Гармонист встал и, наигрывая частушечный мотив, пошел рядом с Варварой. Она громко, врастяжку запела:
Я любила гармониста,
Ах, я любила и люблю…
— Знаешь что, — зловеще прошептал Семка, — я ему набью морду.
— Ему-то за что? — возразил Игнат. — Она ж виновата.
— И ей набью!
Гармонь удалялась. Пела уже не одна Варвара, к ней присоединилось несколько голосов.

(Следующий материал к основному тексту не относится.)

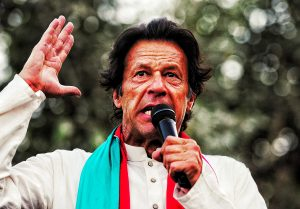 Imran Khan, from cricket to the Pakistani government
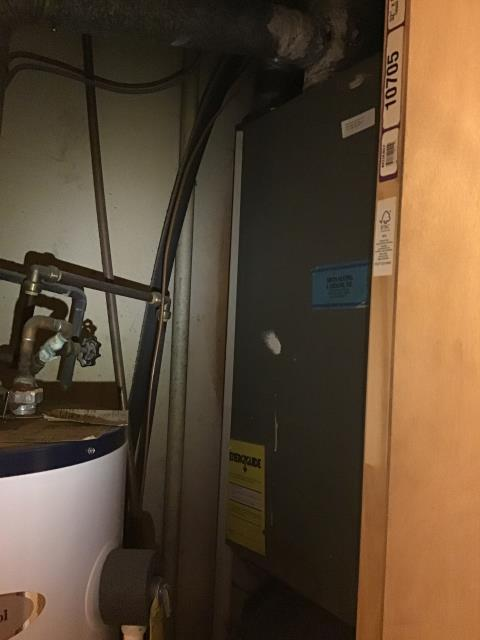 Kettering, OH - Installing New Five Star 80% 70,000 BTU Gas Furnace & New Five Star 13 SEER 2 Ton Air Conditioner To Replace Existing Rheem AC & Furnace System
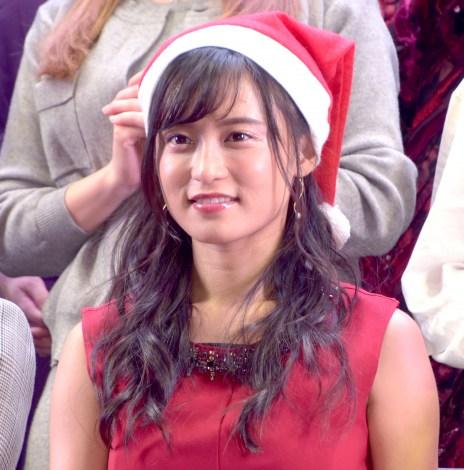 指原莉乃の卒業発表を受けて、心境を語った小島瑠璃子=『ホリNS月曜祭2018』イベント前の取材会(C)ORICON NewS inc.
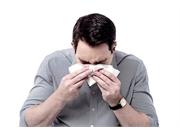 El resfriado común podría ayudar a proteger de la COVID-19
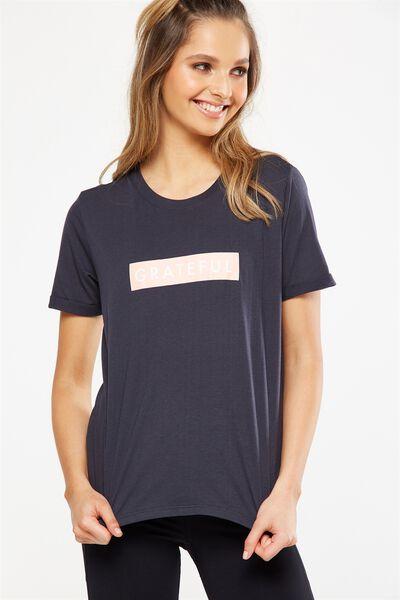 Slogan T Shirt, SHADOW/GRATEFUL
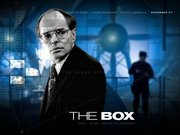 The Box website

На площадке у футбольных ворот остались Игнат, Семка, Аня и верный Федька Сапрун.
— Был бы я большим начальником, — сказал Федька, — издал бы такой приказ, чтобы всех девок четверовать.
— Чего, чего? — переспросил Семка.
— Не четверовать, а четвертовать, — поправила Аня.
— Так бы, значит, всех и четвертовал, никого не пожалел? — спросил Игнат.
Федька с опаской глянул на Аню.
— Можно и оставить кого, — парнишка быстро нашел выход из положения. — Варьку если на куски разорвать, она одна за четверых сойдет.
Игнат громко рассмеялся.
— Ну, Федька, силен!..
Семка вздохнул и нерешительно сказал:
— А может, и мы пойдем на бетонку, а?
— Не́чего, — твердо произнес Игнат. — Покажи характер хоть раз. Не ходи!
Он вывернул электролампочку и скомандовал Федьке:
— Давай-ка, указчик, шнур смотаем…
Аня медленно пошла от ворот. Игнат окликнул ее:
— Подожди чуток, вместе пойдем. И Семен с нами. Послушаем Федьку, он чего-нибудь еще расскажет.
Семен запротестовал, но Игнат остановил его:
— Побудь с нами трошки. Знаю я тебя, останешься один — обязательно на бетонку поволокешься. А там тебе сегодня делать нечего.
— Я ж вам буду мешать… — промямлил Семка.
— Отставить разговорчики! — приказал Игнат.
15
Зоя принесла Михаилу Михайловичу «Избранное» А. Толстого.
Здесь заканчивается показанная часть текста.